The market research firm’s Singapore office said Android overtook iOS in the second quarter of this year with 44 per cent of mobile app downloads being delivered to Android devices, compared to 31 percent going to iOS gadgets.
Android has grown much faster than ABI’s earlier projections have suggested. In 2009, Google’s OS facilitated just 11 per cent of total app downloads. At that time, the firm projected that figure might grow to 23 per cent by 2014. Instead, 2011 seems to have been the year that Android made its move on iOS.
Shiyang says the open source factor alone could be enough to explain Android’s success, but ABI also notes that growth in iPhone shipments slowed in the middle of 2011, likely as consumers decided to wait to buy a new Apple iPhone until the next model (which we now know to be the iPhone 4s) was released. While Apple growth was slowing, Android shipments increased 36 percent in the second quarter.

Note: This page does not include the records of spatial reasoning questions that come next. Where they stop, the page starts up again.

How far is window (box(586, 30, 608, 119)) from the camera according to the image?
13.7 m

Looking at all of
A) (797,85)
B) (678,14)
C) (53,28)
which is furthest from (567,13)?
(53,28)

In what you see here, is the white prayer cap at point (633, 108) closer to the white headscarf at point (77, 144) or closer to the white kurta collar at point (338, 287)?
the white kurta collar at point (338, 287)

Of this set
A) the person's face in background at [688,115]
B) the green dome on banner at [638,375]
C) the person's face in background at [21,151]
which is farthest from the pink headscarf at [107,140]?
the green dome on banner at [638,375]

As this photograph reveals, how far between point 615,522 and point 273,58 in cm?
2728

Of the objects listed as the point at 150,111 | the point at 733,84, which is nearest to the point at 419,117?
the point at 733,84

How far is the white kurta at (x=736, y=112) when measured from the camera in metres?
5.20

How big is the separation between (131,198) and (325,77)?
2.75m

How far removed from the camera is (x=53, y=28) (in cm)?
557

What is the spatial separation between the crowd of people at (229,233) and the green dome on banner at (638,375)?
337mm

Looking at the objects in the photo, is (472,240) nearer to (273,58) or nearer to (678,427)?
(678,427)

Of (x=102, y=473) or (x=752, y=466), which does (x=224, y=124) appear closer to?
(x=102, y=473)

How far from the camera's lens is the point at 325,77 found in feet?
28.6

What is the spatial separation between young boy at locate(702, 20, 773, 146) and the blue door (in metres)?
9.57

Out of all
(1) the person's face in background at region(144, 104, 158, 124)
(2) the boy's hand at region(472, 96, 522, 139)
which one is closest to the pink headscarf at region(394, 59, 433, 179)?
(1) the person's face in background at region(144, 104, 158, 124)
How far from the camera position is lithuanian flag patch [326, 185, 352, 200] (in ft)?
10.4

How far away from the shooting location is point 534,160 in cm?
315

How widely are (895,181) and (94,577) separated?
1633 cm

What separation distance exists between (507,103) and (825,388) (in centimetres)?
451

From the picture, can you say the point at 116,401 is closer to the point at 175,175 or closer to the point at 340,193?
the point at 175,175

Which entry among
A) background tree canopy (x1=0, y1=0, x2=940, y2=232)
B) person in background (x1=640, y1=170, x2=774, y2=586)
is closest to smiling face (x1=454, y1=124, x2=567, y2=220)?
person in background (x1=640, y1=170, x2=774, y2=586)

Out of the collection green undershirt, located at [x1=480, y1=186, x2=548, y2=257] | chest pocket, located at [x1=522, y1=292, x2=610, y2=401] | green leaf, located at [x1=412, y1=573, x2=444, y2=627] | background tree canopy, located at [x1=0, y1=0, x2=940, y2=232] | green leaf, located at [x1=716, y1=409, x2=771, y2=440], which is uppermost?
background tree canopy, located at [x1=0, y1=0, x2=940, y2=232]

Of course, the picture for the last quarter of 2011 could look very different, thanks to the October release of the iPhone 4S, which has already broken sales records. And Apple users still download more apps per user than Android by a 2-to-1 margin, according to the ABI report.
In the end, both Apple and Android win. ABI expects global app downloads for 2011 to hit 29 billion total, a huge increase from 9 billion downloads in 2010. That’s thanks to a total smartphone install base that’s expected to grow 46 percent this year.